O céu é o espelho do asfalto

Atravessando a porta do Teatro José Maria Santos o gelo seco faz lembrar a neblina tão comum dos dias de inverno curitibano. O palco escuro ganha a presença dos músicos que começam a tocar na penumbra. O som é intimista, assim como o cenário que vai aparecendo vagarosamente de acordo com a luz, que faz visível um catre, garrafas vazias de vinho e cerveja, discos numa caixa, entulhos, malas e uma mesa com cadeira.

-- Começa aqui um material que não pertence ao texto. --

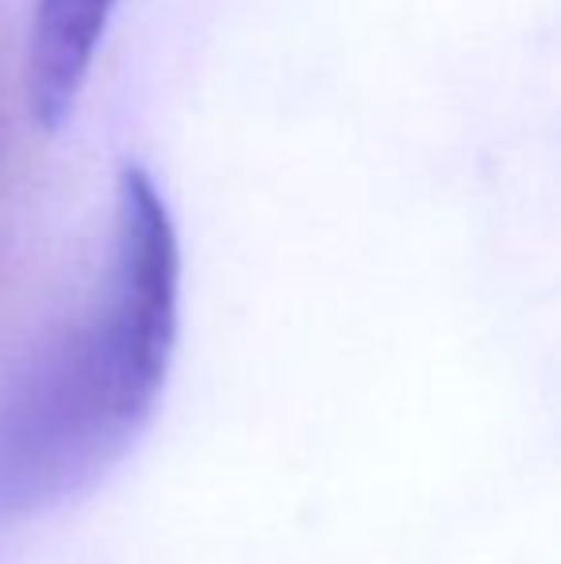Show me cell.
<instances>
[{
  "mask_svg": "<svg viewBox=\"0 0 561 564\" xmlns=\"http://www.w3.org/2000/svg\"><path fill=\"white\" fill-rule=\"evenodd\" d=\"M177 330V227L150 173L123 162L105 296L0 392V514L82 496L136 446L170 384Z\"/></svg>",
  "mask_w": 561,
  "mask_h": 564,
  "instance_id": "cell-1",
  "label": "cell"
},
{
  "mask_svg": "<svg viewBox=\"0 0 561 564\" xmlns=\"http://www.w3.org/2000/svg\"><path fill=\"white\" fill-rule=\"evenodd\" d=\"M116 4L120 0H35L23 93L39 131L69 123Z\"/></svg>",
  "mask_w": 561,
  "mask_h": 564,
  "instance_id": "cell-2",
  "label": "cell"
}]
</instances>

O cenário descrito acima é do show “Carpet de Asfalto”, do músico e compositor curitibano Thiago Chaves, que aconteceu em caráter único na última quinta-feira do mês de setembro. Para lá me dirigi considerando uma referência adquirida no release que divulgou o show: a estética do frio, de Vitor Ramil. Ele diz o seguinte em uma de suas canções:

“Milonga é feita solta no tempo / Jamais milonga solta no espaço”

O cenário funcionou simbolicamente, indícios da inspiração. Se solidão não tem escapatória, isso acontece em qualquer tempo e em qualquer parte. Mas o que senti através das músicas do show é algo comum a quem tem quase sempre em sua janela o cinza que isola como chumbo. O carpet de asfalto é em Curitiba, e ele é frio.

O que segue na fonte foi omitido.